**Work item:** Continue the short book reviews below from where they leave off.

This is all background to the real story, though, a murder mystery with wide-ranging implications. It was hard to imagine an entire civilization similar in size to Israel, but in Alaska, and I kept reminding myself to picture an actual city rather than a sparse settlement.

I've never read a book quite like this. The protagonist is an novelist and ex-Hollywood screenwriter escaping a recent tragedy by returning to her fondly remembered town in Vermont. Shades of Lovecraft (thought I haven't read his stuff) and a sense of horror permeates the novel, but it's never really realized and it takes a long time to find out the full extent of her past. At first it seemed like a ghost story, or I thought perhaps she was having a break with reality, and I'm actually not sure even now what was going on in the story, and I don't think I was supposed to.

This was for my feminist sci-fi and fantasy book club. This is possibly the best urban fantasy I've read, not that that's saying a whole lot, but I enjoyed it. Alysha Gale is a member of a family of magic workers, who seem to use mostly charms which they draw on people and objects; a woman-centered sort of magic although there's some question as to whether the Gales are completely human. Aly goes to Calgary to run her grandmother's junk shop, and discovers there a lot of humans and non-humans who need saving. Also, there are sexy dragons. It was a fun book, and I'll probably check out the sequel(s?).

**Excerpted data:**
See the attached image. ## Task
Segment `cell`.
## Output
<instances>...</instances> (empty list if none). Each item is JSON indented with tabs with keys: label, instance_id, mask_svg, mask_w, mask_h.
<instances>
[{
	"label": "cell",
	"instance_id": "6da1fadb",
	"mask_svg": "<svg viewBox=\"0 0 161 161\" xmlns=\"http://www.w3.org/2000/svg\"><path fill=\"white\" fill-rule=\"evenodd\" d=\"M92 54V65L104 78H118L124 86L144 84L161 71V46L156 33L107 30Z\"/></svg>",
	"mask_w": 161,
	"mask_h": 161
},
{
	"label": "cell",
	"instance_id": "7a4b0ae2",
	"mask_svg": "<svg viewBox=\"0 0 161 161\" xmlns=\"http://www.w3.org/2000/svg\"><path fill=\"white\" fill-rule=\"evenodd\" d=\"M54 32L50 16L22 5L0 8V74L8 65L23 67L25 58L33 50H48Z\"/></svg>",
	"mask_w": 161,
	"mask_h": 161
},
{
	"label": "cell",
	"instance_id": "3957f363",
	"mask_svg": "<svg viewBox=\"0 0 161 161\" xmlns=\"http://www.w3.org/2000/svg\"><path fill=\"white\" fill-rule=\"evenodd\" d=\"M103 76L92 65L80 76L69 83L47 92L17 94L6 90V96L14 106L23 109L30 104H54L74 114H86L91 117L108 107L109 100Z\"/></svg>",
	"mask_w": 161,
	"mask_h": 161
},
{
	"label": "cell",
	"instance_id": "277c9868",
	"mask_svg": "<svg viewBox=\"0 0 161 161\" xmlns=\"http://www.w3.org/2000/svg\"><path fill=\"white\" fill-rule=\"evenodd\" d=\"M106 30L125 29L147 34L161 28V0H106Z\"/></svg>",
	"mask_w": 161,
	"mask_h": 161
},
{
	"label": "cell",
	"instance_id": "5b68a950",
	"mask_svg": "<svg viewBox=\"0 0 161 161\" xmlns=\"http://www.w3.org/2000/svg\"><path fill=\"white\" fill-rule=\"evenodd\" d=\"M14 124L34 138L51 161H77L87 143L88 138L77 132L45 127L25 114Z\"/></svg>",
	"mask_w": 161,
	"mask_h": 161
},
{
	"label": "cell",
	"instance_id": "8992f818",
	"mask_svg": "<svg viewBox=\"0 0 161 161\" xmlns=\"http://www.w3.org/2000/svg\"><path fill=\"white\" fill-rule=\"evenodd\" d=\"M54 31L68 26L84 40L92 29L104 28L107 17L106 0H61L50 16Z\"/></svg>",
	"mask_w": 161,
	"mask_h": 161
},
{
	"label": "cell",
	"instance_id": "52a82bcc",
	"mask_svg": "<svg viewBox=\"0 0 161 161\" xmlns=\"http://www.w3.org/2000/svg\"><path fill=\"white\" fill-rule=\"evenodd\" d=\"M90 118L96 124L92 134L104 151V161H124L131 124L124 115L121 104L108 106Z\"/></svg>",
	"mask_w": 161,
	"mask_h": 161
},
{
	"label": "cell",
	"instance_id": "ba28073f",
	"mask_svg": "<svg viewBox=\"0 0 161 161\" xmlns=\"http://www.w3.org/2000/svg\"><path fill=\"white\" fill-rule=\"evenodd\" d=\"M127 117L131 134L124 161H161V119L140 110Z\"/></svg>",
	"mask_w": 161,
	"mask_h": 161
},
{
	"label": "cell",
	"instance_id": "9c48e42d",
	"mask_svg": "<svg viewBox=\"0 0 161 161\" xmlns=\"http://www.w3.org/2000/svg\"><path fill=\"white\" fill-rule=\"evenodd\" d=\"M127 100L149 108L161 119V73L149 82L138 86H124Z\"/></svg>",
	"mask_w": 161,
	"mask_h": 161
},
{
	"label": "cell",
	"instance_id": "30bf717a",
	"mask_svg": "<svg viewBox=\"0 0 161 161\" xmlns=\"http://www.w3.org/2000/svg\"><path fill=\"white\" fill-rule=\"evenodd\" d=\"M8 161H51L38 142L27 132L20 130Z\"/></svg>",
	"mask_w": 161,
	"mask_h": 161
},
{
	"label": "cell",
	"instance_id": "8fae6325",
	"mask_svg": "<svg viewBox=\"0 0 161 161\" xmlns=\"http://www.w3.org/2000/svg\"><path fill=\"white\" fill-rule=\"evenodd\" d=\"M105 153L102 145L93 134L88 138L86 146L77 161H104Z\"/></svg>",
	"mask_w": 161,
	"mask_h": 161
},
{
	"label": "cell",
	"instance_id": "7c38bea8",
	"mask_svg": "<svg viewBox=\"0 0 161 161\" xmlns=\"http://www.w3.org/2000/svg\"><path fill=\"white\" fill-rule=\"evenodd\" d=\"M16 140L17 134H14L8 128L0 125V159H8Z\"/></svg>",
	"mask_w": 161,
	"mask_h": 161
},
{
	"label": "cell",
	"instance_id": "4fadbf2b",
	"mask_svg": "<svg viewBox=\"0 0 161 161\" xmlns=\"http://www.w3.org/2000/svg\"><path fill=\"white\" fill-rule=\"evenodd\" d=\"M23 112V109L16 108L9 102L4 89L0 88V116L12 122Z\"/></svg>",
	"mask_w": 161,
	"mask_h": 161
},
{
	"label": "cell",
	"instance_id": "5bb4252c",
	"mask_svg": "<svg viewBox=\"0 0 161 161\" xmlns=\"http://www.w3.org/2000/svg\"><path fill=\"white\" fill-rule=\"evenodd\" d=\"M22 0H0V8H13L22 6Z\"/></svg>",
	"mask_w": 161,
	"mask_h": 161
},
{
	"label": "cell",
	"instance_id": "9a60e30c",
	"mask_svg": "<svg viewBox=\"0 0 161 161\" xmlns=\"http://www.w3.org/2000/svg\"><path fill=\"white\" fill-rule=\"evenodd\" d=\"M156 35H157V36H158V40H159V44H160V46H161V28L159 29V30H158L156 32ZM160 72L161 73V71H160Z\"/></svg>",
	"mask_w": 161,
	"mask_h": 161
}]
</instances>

**Answer space:**
I have a rather morbid fascination with the Fundamentalist Latter Day Saints (FLDS) Church. It blows my mind that there can be people with such vastly different views on life in the same country as me, not to mention the way everyone but especially women and girls are treated in the sect is horrible. This is the memoir of Elissa Wall, who grew up in the FLDS church, and believed its teachings but had a bright mind and asked too many questions, and was married off at 14 when she started to get to uppity. On top of that, the man chosen for her was her 19-year-old cousin who had bullied her and was the only person in the community she couldn't stand.

Ms. Wall eventually became the main witness in the court case that sent Warren Jeffs to prison for accessory to rape, for having orchestrated her marriage and disregarding all her pleas, first that she didn't want to get married in the first place, and later that her husband was hurting her. The same thing happened to many other girls, but she was the one who came forward. Unfortunately, although Ms. Wall is happily married now to someone else and living outside the FLDS community, many other folks are still enmeshed in the sect, which really is a cult. The people are brainwashed to believe that if they don't follow the Prophet's dictates, they will be cast out of the community and will not go to Heaven with their families. Over the years they have been more and more cut off from the outside world, most of them now living in walled compounds and continually expecting the return of Jesus on Earth. The author's bravery in the face of all that is pretty astounding.

Twelve-year-old Jason is in the middle rung of popularity at his school, but his standing can go up or down at a moment's notice. He's a stammerer, a fact he goes to great lengths to hide, and his parents are not exactly happy with each other. His older sister is hard on him, as siblings can be, and he has odd experiences that seem almost on the lip of magical realism.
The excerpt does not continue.